Experiência será feita no Brasil, diz diretor da AWWP
O diretor da AWWP, Tim Bouts, afirma que a organização do Catar vai realizar a experiência da reprodução da ararinha-azul no Brasil, em breve. “Precisamos começar a reproduzir estas aves em seu país de origem o quanto antes”, destacou. O coordenador do trabalho com as ararinhas-azuis da AWWP, Cromwell Purchase, disse que, com a técnica da inseminação artificial, será possível usar diferentes machos e fêmeas “para fazer as melhores combinações genéticas possíveis”.
A AWWP tem atualmente 64 das 83 ararinhas-azuis em cativeiro no mundo. “Queremos mandar alguns pássaros do Catar para o Brasil”, diz Bouts. A instituição também maneja dez dos onze exemplares que estão na Nest, em São Paulo, juntamente com o governo brasileiro.
Coordenado pelo ICMBio, o Plano de Ação Nacional para Conservação da Ararinha-Azul tem como parceiros: AWWP, ACTP, Fundação Lymington, Nest, Parrots International, Parque das Aves, Universidade de São Paulo, SAVE Brasil, Funbio e Vale.
Espécie de pica-pau está perdendo seu habitat
O pica-pau-do-parnaíba, pede socorro. A espécie, nativa do cerrado, chegou a ficar 80 anos sem ser vista na natureza, até que reapareceu em 2006, no Tocantins. Mas, de acordo com o pesquisador Renato Pinheiro, da Fundação Grupo Boticário, precisa entrar na lista de espécies ameaçadas de extinção. Segundo ele, a ave, para sobreviver, tem necessidade de grande área conservada. “Além disso, depende de um bambu chamado taboca, pois se alimenta de formigas que fazem seus ninhos nas hastes ocas da planta.”
Só restam, porém, 20% da cobertura original do bioma. Por isso, o pesquisador sugere a criação de unidades de conservação do cerrado. Em Goiás, a Fundação Grupo Boticário administra a Reserva Natural Serra do Tombador, uma Reserva Particular do Patrimônio Natural (RPPN).
A reprodução por inseminação artificial
. Fêmea fez a postura do seu 1º ovo. A espécie costuma pôr 4 ovos por vez.

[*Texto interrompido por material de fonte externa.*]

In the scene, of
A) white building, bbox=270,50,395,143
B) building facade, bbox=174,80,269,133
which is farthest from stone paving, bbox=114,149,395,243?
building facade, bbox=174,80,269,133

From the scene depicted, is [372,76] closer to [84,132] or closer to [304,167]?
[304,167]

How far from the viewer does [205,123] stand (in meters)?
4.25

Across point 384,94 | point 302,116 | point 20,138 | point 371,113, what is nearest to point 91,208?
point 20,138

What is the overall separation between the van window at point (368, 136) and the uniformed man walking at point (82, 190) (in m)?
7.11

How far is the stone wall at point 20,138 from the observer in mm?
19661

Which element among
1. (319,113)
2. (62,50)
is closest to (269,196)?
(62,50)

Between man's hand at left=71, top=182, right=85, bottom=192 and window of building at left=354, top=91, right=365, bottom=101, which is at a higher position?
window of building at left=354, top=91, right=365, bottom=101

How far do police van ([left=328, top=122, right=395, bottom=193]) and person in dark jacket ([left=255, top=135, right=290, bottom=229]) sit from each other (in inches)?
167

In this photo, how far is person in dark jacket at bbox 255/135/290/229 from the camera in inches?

. Pesquisadores coletaram espermatozoides de machos selecionados
. O material foi imediatamente depositado no oviduto da fêmea, para que o próximo ovo fosse fertilizado antes que a casca se formasse.
. Processo foi repetido após a 2ª e a 3ª postura de ovos.
. Ovos foram colocados numa incubadora.
. Após 7 dias, foram examinados para verificação da fertilidade. Dos 7, 2 ovos inseminados artificialmente estavam férteis e se desenvolviam bem.
. Os ovos foram monitorados diariamente, até que, no 26º dia de incubação, os 2 filhotes nasceram.